With incredible advances in neuroscience, the field of somatics is expanding and informing the realm of trauma healing, both individually and collectively. Dr. Peter Levine is widely known for developing an alternative therapy model called “Somatic Experiencing,” which is aimed at treating trauma and stress related disorders like PTSD through bottom-up processing, where clients learn to observe and track internal sensations and with time, allow trauma to be released from the body. Resmaa Menakem, author of My Grandmother’s Hands, is widely known for his work on “Somatic Abolitionism” which seeks to address healing trauma on a collective level through a living embodied anti-racism.
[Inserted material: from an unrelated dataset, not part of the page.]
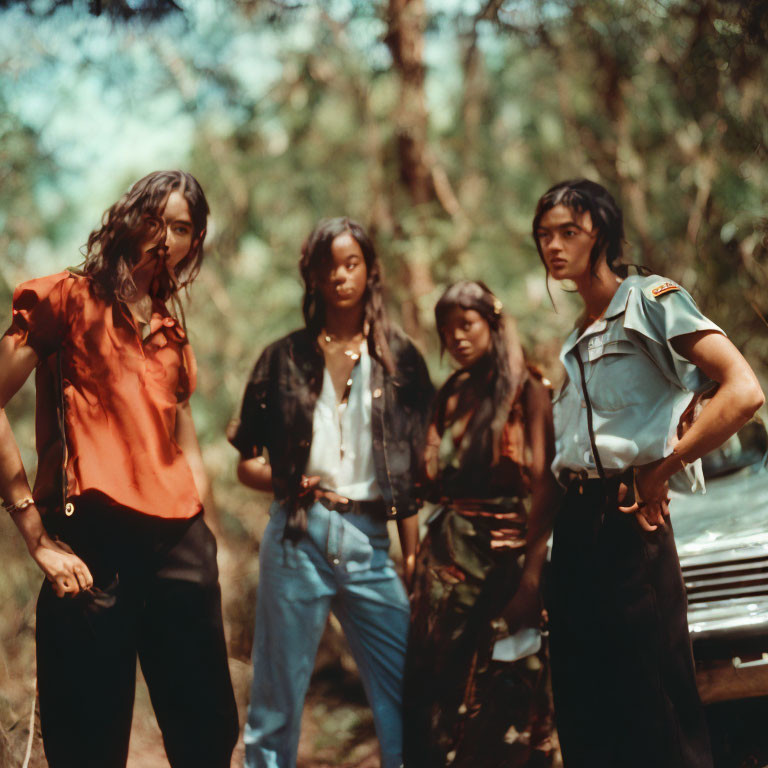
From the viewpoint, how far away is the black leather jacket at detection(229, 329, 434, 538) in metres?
3.37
Trauma, whether it’s of a psychological or physical origin, impacts the delicate functioning of the autonomic nervous system (ANS) and its response to stress. A brief summary of this is described well by psychotherapist Sherry L Osadchey:

The autonomic nervous system (ANS), which includes the sympathetic nervous system (SNS), the parasympathetic nervous system (PSNS), and the enteric nervous system (ENS), is triggered into action when we’re faced with adversity and it governs the fight, flight, or freeze instinct. Although designed to be self-regulating, the ANS can become dysregulated, particularly when full expression of one’s response to trauma is repressed. As a result, the body continues to respond as if it is under threat. [9]
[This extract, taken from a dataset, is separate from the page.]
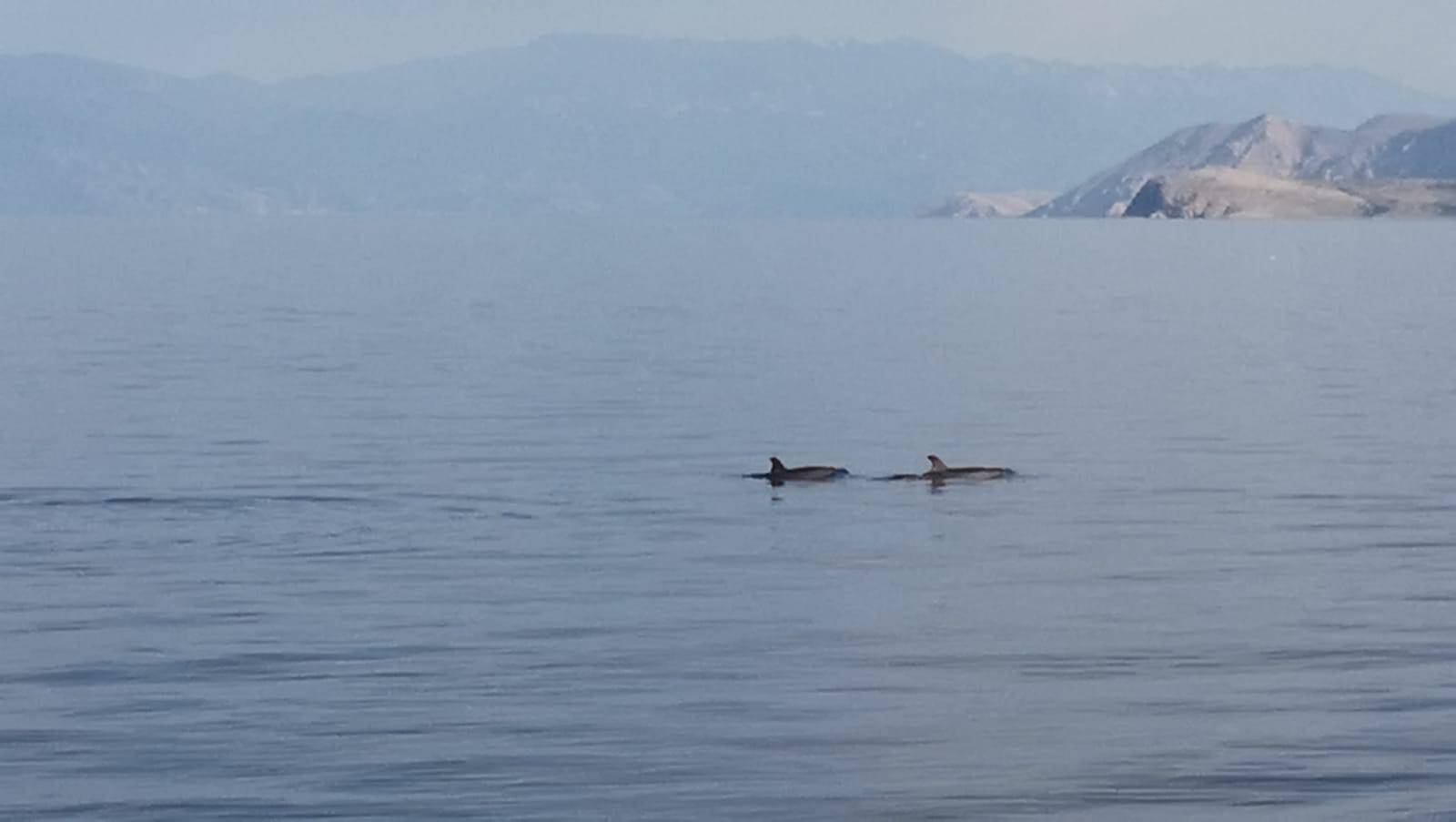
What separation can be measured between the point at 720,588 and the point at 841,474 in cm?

Somatic Experiencing, among other somatic therapies, get to the root of unprocessed trauma which manifests in myriad ways such as anxiety, IBS, depression, shame, hypervigilance, and so much more. It is understood that trauma is stored in the body and negative symptoms will perpetuate if the body doesn’t have an opportunity to fully process the traumatic event. Somatic therapies support this process.


Eco-somatics therefore marries these two (and more) fields of study and practice by recognizing the traumatic impact that industrial growth society has on the delicate life systems and soul of the earth, as well as our own bodies, minds, and soul. Eco-somatics comes from the perspective that what we do to earth, we do to ourselves, because we are not separate.
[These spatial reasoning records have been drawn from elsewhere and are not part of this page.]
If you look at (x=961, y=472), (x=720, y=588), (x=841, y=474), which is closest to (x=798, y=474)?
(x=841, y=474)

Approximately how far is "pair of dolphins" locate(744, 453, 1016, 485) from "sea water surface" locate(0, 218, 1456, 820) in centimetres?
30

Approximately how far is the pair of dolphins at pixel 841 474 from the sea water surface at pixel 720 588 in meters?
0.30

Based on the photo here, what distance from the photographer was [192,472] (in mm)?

Eco-somatics unsettles notions of individualism and binary thinking which serve to uphold systems of oppression that desensitize us from our bodies and from the greater body of earth by rooting us within specific place-based, cultural, and relational contexts. Eco-somatics invites us to expand notions of self to include the relationships that make up who we are, both on micro and macro levels. It awakens whole systems thinking, imaginal play, sensual aliveness, and erotic intelligence.

Somatic activist and practitioner, Satu Palokangas, frames it this way, “The shared aspects of ecology and somatics are awareness of relationships, patterns and change. The small shift from somatics to eco-somatics is to extend our perspective from human life to all life, from human movement to all that moves, breathes, lives.” [10]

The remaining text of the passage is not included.